Michelle was powerfully hungover, as she was every morning, and she had picked her outfit blindly. She wore no makeup. What was she thinking? She lived in Hollywood. The most beautiful people in the entire world lived in Hollywood. People whose good looks commanded millions of dollars, people who then used those millions to become more beautiful still. Michelle had learned a valuable lesson: do not leave the house unless you look ready to meet Matt Dillon.
If she had looked cuter perhaps she would have had the confidence to speak to him. From then on, each morning Michelle would look into the broken full-length mirror, found curbside in the Mission and lugged to Los Angeles. She would stare into its glass and ask herself: Am I ready to meet Matt Dillon? She would take the time to ring her eyes in kohl or stick a pair of earrings through the holes in her lobes, but it hardly mattered. She figured Matt Dillon would never return during one of her shifts. These sorts of things rarely happened twice.

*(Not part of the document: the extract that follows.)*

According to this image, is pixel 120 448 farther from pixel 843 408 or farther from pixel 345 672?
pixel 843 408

Michelle stumbled from bed and answered the telephone. The curved gray screen of her little television mirrored the gray of the apartment, warped it like a fish-eye security mirror in a convenience store. Michelle caught her reflection. The bloat of her tiny booze-belly pooched out, her face was drawn and haggard, needed watering. She had untangled the dreadlocks that stubbornly overtook her head, and now her hair frizzed out around her skull, damaged and staticky. She did not look ready to meet Matt Dillon. She looked ready to meet Krusty the Clown. She looked like Sideshow Bob.
I Have To Go Back To Bed, Michelle said. I’m Sick. She was. Her reflection had hurt her stomach. I Feel Awful.
You have to listen to me. Kyle’s voice sounded strung tight, vibrating with controlled anxiety, but Kyle often sounded anxious. Twice in high school Michelle had come home to find an ambulance out front, summoned by her brother who was sure he was having first a stroke, then a heart attack. His face felt numb and his hands tingled. His heart was racing out of control, his thin body shook with its gallop. Once inside the ambulance, his vitals being collected, he calmed. He flirted with the EMTs, charmed himself out of a bill, thank god. Kym was furious. Do you know what a ride in an ambulance costs? A thousand dollars! Are you going to pay for that?